The Rutland Water Ospreys
By Tim Mackrill with contributions from Tim Appleton & Helen McIntyre, Illustrated by John Wright | A & C Black | Hardback | 2013 | #202855 | ISBN: 9781408174142 | 160 pages | 200+ colour photos | 200+ colour & black & white illustrations
The Publisher’s View:Anglian Water’s project to reintroduce the osprey to England has been an outstanding success, but is also a very personal project for the volunteers who have been involved in the ospreys’ journey from Scotland to Africa via Rutland.

 The Rutland Water Ospreys, published in close collaboration with Anglian Water and the Leicestershire and Rutland Wildlife Trust, is a celebration of their project and a chance for osprey fans everywhere to discover the many amazing stories behind the Rutland osprey team’s efforts over the last two decades to re-establish these magnificent birds in England.

 Historically the osprey was widely distributed throughout England but by at the end of the last century ospreys hadn’t bred in England for more than 150 years. Thanks to Anglian Water’s close work with the LRWT English chicks hatched in 2001 at Rutland Water, their largest reservoir.

This ground-breaking project was the first of its kind in Europe, and is now in its eighteenth year. Other osprey translocation projects in Italy and Spain have come about as a direct result of it, and breeding pairs are also now established in Wales as an indirect result of the work of the Rutland osprey team.

 The Rutland Water team monitor the ospreys from their arrival from Senegal and the Gambia in March, through to their autumn migration. The nest sites at Rutland allow visitors to get close views to the ospreys, and artist and photographer John Wright has been working for Anglian Water for several years to document the Rutland ospreys from even closer.

 Stories in The Rutland Water Ospreys will reveal early disappointments, detail the ospreys’ incredible journeys as they migrate to Africa, and convey the pride the Rutland field team and many locals feel as ‘their’ ospreys return to the same roost year on year.The Authors: Tim Mackrill has been part of the Osprey team since 1997 when he was a volunteer aged 15. He joined the staff a few years later and since 2005 has been the team’s Project Officer. In his spare time, Tim is also currently studying for and writing his PhD on Ospreys. John Wright, a photographer and artist, works for Anglian Water between March and September to visually document the Ospreys and their environment at Rutland Water. He has several years worth of original and never before published material on the Rutland Osprey project.Fatbirder View: So much day to day, year by year conservation news ranges from the sad to the disturbing that it is a real pleasure to get a good news story. Bringing an iconic bird back to territory unoccupied for over a century is exciting and invigorating. Its probably true to say that bring back a bird that, on a global scale is very successful is hardly a priority. Nevertheless, it has several undeniably positive outcomes. Firstly, it raises public awareness in a way which simply would not happen with a much more needy candidate that is in the LBJ category for non-birders. To get people on side in a world of Disney and CGI, you need a big flashy bird doing big flashy things and ospreys do not disappoint as they swoop down onto Rutland water and struggle into the air with a foot-long pike like a hungry birder emerging from the local ‘Subway’ clutching a honey oat foot-long stuffed with tuna and jalapenos. Moreover, the lessons learnt at this place for this bird can be projected elsewhere and for other species.
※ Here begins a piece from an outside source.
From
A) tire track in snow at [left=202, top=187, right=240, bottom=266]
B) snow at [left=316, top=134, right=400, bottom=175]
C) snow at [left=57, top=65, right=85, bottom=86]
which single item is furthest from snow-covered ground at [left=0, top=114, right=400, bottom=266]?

Even were this not such good news the book is still very engaging, colourful, well illustrated and full of fascinating facts. I have no doubt it will sell for coffee table display and general interest and that will be as well deserved as Tim Appleby’s MBE! (As it happens, isn’t it time the Bird Fair originator and warden at Rutland for four decades was elevated to the knighthood for services to conservation?

This excellent book will be grist to the conservationist mill as well as gracing any library shelf!